A few days ago a reader contacted me and asked if I might be able to contact Tadihiko Mizuno and ask him some questions. He responded to me, and I am posting the questions and responses below.
1) Can you describe the differences between the R20 reactor and the HIKOBOSHI reactor?
2) Did you send prepared palladium coated nickel sheets with the HIKOBOSHI reactors you sold?
3) Would you agree that the palladium is acting as a reverse spillover catalyst by breaking apart molecular deuterium (D2) into atomic deuterium (individual deuterium atoms) which increases the absorption rate into the nickel?
4) As deuterium is being loaded into the nickel and moving through the nickel lattice, do you think fracto-emission of electrons is taken place as the crystal lattice is damaged?
5) The internal heating element only extends partially through the reactor. This means the nickel mesh is not equally exposed to the magnetic field produced by the heating element. Since magnetic fields are considered to potentially stimulate cold fusion reactions, do you think this could be reducing the possible output of the device?
6) If you had give a very rough estimate, what percentage of the nickel mesh do you believe is covered with a layer of palladium?
7) How well do you think the R20 and/or HIKOBOSHI reactors would work utilizing ordinary hydrogen rather than deuterium?
8) If you cut off the input power, does the R20 and/or HIKOBOSHI reactors exhibit any trace of “Heat After Death” or a self-sustaining reaction?
1: Basically the same.

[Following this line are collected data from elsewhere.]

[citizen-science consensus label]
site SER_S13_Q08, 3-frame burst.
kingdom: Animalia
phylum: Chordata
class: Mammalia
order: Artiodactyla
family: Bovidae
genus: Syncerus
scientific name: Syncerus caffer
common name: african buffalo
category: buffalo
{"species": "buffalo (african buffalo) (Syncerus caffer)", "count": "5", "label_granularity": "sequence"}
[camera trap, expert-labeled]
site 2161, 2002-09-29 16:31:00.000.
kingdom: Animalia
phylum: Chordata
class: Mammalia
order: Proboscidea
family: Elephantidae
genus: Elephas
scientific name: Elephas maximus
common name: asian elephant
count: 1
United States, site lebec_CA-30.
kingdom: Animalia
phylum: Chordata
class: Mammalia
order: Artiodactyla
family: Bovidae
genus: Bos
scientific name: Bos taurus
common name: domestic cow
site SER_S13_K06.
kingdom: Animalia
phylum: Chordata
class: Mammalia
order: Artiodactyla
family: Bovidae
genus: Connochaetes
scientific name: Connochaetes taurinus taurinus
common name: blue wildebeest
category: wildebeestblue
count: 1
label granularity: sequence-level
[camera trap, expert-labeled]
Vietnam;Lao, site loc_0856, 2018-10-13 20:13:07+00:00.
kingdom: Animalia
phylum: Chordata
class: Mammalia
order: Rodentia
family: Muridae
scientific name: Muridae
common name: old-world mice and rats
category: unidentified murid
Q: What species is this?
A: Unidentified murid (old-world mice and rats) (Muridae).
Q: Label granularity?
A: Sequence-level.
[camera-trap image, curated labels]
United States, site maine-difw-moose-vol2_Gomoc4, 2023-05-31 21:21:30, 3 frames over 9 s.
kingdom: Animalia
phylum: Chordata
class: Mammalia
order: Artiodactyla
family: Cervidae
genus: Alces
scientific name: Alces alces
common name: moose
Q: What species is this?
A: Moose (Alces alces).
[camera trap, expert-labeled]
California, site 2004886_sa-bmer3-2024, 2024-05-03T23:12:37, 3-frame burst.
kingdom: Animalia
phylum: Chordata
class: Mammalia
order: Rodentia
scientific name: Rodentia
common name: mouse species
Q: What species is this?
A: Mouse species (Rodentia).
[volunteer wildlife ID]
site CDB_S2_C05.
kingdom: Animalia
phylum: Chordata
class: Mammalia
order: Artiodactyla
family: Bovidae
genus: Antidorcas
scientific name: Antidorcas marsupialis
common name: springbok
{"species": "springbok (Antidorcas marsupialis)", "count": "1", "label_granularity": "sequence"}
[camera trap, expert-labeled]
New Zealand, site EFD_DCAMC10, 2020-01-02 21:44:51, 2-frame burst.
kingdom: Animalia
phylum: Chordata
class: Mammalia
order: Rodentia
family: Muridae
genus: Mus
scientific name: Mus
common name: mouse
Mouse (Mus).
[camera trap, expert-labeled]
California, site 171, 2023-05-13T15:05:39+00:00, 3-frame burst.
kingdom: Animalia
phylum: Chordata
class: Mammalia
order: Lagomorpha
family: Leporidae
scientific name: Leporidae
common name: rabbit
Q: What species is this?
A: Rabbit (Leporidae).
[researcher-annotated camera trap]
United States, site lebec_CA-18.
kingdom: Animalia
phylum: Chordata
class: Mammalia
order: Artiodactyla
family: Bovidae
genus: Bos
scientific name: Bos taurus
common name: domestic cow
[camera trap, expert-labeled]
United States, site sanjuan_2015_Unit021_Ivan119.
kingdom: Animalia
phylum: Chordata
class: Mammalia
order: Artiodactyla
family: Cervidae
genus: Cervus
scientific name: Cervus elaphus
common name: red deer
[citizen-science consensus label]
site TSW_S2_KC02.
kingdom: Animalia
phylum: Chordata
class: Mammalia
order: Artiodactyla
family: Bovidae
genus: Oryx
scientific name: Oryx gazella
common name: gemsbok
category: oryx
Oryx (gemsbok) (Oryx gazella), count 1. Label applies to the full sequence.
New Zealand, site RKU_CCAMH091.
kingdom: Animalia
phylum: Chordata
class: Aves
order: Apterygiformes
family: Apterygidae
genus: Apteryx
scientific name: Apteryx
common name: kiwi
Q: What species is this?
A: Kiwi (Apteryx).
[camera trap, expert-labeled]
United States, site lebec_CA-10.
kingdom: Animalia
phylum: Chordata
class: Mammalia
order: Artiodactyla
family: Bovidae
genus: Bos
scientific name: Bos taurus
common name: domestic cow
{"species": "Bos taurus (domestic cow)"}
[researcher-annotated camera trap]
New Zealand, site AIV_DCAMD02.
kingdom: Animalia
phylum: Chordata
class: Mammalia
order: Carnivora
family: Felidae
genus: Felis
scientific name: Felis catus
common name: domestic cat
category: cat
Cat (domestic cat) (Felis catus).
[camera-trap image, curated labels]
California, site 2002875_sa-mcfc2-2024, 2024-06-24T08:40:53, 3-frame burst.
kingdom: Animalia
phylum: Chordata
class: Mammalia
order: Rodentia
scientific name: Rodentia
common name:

The only difference is the amount of sample.
2: Samples can be distributed.
3: I think so. I also have analytical data.
4: I think that electron emission probably occurring.
5: Not tested for magnetic fields. Therefore, the effect on the reaction of the magnetic field is unknown.
6: I can estimate roughly up to 10%.
7: Since 100% hydrogen gas is not commercially available, the effect of deuterium cannot be excluded. However, excess heat was confirmed even with ordinary H2.
8: I have not confirmed the heat yet with confidence.